Written task
Reproduce the whole listing, character for character.

>>>

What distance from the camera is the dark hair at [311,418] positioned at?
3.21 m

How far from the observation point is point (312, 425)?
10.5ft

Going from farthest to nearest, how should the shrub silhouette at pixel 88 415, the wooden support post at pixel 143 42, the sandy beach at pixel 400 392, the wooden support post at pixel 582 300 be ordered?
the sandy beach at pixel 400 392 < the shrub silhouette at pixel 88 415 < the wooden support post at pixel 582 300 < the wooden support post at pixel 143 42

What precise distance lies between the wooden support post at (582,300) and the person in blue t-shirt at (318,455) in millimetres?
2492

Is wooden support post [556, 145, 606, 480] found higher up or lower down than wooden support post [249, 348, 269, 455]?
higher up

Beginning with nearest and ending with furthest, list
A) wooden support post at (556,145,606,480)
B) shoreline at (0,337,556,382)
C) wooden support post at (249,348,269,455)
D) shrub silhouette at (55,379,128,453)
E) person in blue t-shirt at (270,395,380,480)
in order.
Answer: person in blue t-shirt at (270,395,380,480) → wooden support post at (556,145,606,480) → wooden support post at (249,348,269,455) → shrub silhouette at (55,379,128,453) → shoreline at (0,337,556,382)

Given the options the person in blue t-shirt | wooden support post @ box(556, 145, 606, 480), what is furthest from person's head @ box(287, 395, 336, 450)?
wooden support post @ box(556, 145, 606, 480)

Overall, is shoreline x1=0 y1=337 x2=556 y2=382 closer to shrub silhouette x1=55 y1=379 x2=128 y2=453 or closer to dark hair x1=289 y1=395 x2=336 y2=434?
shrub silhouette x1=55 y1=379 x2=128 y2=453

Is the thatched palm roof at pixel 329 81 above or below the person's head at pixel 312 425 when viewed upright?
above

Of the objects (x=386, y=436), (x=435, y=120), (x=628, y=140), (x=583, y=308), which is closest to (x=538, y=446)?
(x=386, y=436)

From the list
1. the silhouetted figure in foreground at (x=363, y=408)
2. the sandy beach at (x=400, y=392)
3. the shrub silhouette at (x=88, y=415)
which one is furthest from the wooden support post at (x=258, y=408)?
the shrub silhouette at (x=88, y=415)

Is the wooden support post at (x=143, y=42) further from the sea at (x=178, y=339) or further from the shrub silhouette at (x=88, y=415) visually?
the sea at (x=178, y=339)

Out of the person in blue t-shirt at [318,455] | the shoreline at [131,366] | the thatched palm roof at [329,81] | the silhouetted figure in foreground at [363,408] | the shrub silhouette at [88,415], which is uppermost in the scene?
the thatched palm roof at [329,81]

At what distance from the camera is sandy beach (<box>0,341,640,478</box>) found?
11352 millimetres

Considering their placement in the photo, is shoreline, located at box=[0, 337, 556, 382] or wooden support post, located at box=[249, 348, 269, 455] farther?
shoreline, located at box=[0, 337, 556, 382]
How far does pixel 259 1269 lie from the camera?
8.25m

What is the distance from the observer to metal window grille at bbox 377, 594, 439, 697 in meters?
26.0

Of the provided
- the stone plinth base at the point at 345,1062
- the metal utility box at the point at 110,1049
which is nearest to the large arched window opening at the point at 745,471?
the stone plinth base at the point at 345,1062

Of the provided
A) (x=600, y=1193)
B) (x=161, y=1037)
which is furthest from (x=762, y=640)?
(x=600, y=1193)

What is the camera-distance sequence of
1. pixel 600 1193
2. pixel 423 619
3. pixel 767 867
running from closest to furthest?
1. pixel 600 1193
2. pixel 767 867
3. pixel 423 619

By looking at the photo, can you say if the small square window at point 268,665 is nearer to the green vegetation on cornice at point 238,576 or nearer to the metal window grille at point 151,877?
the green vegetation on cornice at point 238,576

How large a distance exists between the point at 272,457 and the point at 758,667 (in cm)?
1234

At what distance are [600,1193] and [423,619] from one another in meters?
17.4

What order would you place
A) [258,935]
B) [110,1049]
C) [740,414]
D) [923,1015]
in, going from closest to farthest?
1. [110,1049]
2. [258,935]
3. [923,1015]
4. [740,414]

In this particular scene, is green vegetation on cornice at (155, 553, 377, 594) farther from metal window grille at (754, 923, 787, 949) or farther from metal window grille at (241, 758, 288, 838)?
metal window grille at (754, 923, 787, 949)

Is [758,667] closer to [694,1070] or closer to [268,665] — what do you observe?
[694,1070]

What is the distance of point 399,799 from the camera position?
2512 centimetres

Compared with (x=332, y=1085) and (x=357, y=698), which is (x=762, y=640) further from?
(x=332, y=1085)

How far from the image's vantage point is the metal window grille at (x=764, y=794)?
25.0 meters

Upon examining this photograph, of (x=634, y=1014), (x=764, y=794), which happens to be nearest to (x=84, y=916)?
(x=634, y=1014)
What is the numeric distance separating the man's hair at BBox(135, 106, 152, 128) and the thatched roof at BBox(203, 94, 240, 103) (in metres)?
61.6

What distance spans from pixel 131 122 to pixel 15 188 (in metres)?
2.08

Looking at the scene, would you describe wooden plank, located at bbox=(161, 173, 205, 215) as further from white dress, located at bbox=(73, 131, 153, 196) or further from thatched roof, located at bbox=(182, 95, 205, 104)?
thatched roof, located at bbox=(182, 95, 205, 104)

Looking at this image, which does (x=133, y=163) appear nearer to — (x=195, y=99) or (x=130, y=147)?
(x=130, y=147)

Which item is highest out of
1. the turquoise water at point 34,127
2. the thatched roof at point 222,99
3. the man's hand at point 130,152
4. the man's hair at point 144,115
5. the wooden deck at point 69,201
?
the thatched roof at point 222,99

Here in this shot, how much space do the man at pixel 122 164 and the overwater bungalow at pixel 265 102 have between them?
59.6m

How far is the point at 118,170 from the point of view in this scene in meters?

<<<

Answer to this task
What distance from the camera is the dark hair at [311,418] positioned at?
3.21 m

How far from the observation point is point (312, 425)?
10.5ft

Going from farthest to nearest, how should the shrub silhouette at pixel 88 415, the wooden support post at pixel 143 42, the sandy beach at pixel 400 392, the wooden support post at pixel 582 300 be ordered?
the sandy beach at pixel 400 392 < the shrub silhouette at pixel 88 415 < the wooden support post at pixel 582 300 < the wooden support post at pixel 143 42

What precise distance lies between the wooden support post at (582,300) and the person in blue t-shirt at (318,455) in millimetres?
2492

Is wooden support post [556, 145, 606, 480] found higher up or lower down than wooden support post [249, 348, 269, 455]?
higher up

Beginning with nearest and ending with furthest, list
A) wooden support post at (556,145,606,480)
B) shoreline at (0,337,556,382)
C) wooden support post at (249,348,269,455)
D) shrub silhouette at (55,379,128,453)
E) person in blue t-shirt at (270,395,380,480)
in order.
Answer: person in blue t-shirt at (270,395,380,480) → wooden support post at (556,145,606,480) → wooden support post at (249,348,269,455) → shrub silhouette at (55,379,128,453) → shoreline at (0,337,556,382)

Given the options the person in blue t-shirt | wooden support post @ box(556, 145, 606, 480), what is furthest from person's head @ box(287, 395, 336, 450)?
wooden support post @ box(556, 145, 606, 480)

Overall, is shoreline x1=0 y1=337 x2=556 y2=382 closer to shrub silhouette x1=55 y1=379 x2=128 y2=453 or closer to dark hair x1=289 y1=395 x2=336 y2=434?
shrub silhouette x1=55 y1=379 x2=128 y2=453

Is the thatched palm roof at pixel 329 81 above or below the person's head at pixel 312 425 when viewed upright?
above

Of the objects (x=386, y=436), (x=435, y=120), (x=628, y=140), (x=583, y=308), which is closest to (x=538, y=446)?
(x=386, y=436)

From the list
1. the silhouetted figure in foreground at (x=363, y=408)
2. the sandy beach at (x=400, y=392)
3. the shrub silhouette at (x=88, y=415)
which one is furthest from the wooden support post at (x=258, y=408)?
the shrub silhouette at (x=88, y=415)

Is the wooden support post at (x=143, y=42) further from the sea at (x=178, y=339) or further from the shrub silhouette at (x=88, y=415) visually?
the sea at (x=178, y=339)

Out of the person in blue t-shirt at [318,455] | the shoreline at [131,366] | the thatched palm roof at [329,81] | the silhouetted figure in foreground at [363,408] | the shrub silhouette at [88,415], which is uppermost in the scene?
the thatched palm roof at [329,81]

At what distance from the camera is sandy beach (<box>0,341,640,478</box>) found?
11352 millimetres

Considering their placement in the photo, is shoreline, located at box=[0, 337, 556, 382] or wooden support post, located at box=[249, 348, 269, 455] farther?
shoreline, located at box=[0, 337, 556, 382]
How far does pixel 259 1269 lie from the camera?
8.25m

What is the distance from the observer to metal window grille at bbox 377, 594, 439, 697 in meters?
26.0

Of the provided
- the stone plinth base at the point at 345,1062
- the metal utility box at the point at 110,1049
which is nearest to the large arched window opening at the point at 745,471?
the stone plinth base at the point at 345,1062

Of the provided
A) (x=600, y=1193)
B) (x=161, y=1037)
which is furthest from (x=762, y=640)?
(x=600, y=1193)

What is the camera-distance sequence of
1. pixel 600 1193
2. pixel 423 619
3. pixel 767 867
running from closest to furthest?
1. pixel 600 1193
2. pixel 767 867
3. pixel 423 619

By looking at the photo, can you say if the small square window at point 268,665 is nearer to the green vegetation on cornice at point 238,576 or nearer to the metal window grille at point 151,877?
the green vegetation on cornice at point 238,576

How large a distance exists between the point at 272,457 and the point at 758,667 (in cm)?
1234

At what distance are [600,1193] and [423,619] from one another in meters?
17.4

What order would you place
A) [258,935]
B) [110,1049]
C) [740,414]
D) [923,1015]
in, going from closest to farthest?
1. [110,1049]
2. [258,935]
3. [923,1015]
4. [740,414]

In this particular scene, is green vegetation on cornice at (155, 553, 377, 594) farther from metal window grille at (754, 923, 787, 949) or farther from metal window grille at (241, 758, 288, 838)?
metal window grille at (754, 923, 787, 949)

Is [758,667] closer to [694,1070] or closer to [268,665] — what do you observe?
[694,1070]

What is the distance of point 399,799 from the camera position?
2512 centimetres

Compared with (x=332, y=1085) and (x=357, y=698), which is (x=762, y=640) further from?
(x=332, y=1085)

How far from the image's vantage point is the metal window grille at (x=764, y=794)?
25.0 meters

Upon examining this photograph, of (x=634, y=1014), (x=764, y=794), which happens to be nearest to (x=84, y=916)?
(x=634, y=1014)
What is the numeric distance separating the man's hair at BBox(135, 106, 152, 128) and the thatched roof at BBox(203, 94, 240, 103) (in metres)?
61.6

What distance spans from pixel 131 122 to pixel 15 188 (in metres)?
2.08

Looking at the scene, would you describe wooden plank, located at bbox=(161, 173, 205, 215) as further from white dress, located at bbox=(73, 131, 153, 196) or further from thatched roof, located at bbox=(182, 95, 205, 104)?
thatched roof, located at bbox=(182, 95, 205, 104)

Looking at this image, which does (x=133, y=163) appear nearer to — (x=195, y=99) or (x=130, y=147)?
(x=130, y=147)

Which item is highest out of
1. the turquoise water at point 34,127
2. the thatched roof at point 222,99
3. the man's hand at point 130,152
4. the man's hair at point 144,115
5. the wooden deck at point 69,201
?
the thatched roof at point 222,99

Here in this shot, how much space do the man at pixel 122 164 and the overwater bungalow at pixel 265 102 have between them?
59.6m

How far is the point at 118,170 from the point of view in this scene in meters?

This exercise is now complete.